It was profound philosophy for six years old! The necessary consequence of good must be something better.

Joyce, thinking of those angry faces crowding round her and her babies, and of the one terrible face which conjured up such a host of dreadful memories, sighed.

"Ah! Falcon," she said, "good things cannot come all at once—good results, I mean; but give me a kiss and run away, and mind you give Grannie no trouble while I am gone." Then Joyce turned for a moment into the pretty sitting room which Mrs.

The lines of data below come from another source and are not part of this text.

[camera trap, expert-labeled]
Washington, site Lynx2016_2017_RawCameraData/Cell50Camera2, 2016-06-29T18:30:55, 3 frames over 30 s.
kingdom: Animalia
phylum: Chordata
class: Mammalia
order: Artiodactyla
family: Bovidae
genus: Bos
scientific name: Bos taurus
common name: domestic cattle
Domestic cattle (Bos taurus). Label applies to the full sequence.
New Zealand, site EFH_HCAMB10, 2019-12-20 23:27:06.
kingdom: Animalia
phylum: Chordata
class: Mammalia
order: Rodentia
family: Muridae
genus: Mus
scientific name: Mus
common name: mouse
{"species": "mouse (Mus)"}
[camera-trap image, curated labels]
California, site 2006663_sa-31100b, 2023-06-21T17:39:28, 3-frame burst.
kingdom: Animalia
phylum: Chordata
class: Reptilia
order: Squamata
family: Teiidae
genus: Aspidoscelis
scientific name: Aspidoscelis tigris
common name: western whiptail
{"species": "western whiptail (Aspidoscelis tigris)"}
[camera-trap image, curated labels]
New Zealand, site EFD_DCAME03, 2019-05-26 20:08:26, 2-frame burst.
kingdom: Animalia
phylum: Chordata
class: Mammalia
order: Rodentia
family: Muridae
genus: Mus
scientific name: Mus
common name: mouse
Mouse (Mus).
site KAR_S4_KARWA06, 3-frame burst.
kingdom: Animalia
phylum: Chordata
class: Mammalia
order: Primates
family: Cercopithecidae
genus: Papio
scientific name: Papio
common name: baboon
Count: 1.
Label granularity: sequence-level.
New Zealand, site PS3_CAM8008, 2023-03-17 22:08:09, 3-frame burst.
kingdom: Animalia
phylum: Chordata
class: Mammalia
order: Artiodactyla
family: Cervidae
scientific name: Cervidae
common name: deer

Arundel occupied. Since Gratian's marriage she had lived with her son and his wife. She had separate rooms on the upper floor of the large house, and her own maid. The arrangement was perfectly harmonious, and the little household was very happy.

"You will not mind letting the children dine with you, dear Grannie?" Joyce said.

"Mind! it will be a great treat; do not hasten back."

"I thought after dinner, if Piers liked, we would go and see Mrs. More; he does not get out enough."

"Take a carriage at my expense, dear, and drive to Windsor terrace, and then over the Downs. It will be a lovely afternoon, and your mother will enjoy it."

Joyce shook her head.

"I doubt if mother will come; but I will do my best, thank you. Gilbert will not come home till quite a late dinner—supper, as my mother calls all meals after six o'clock."

Joyce and Charlotte were soon walking quickly up Park Street, for their lungs were good and their limbs strong, and Charlotte forgot her complaints for the time, in the delight of looking in at several shop windows lately opened in Park Street.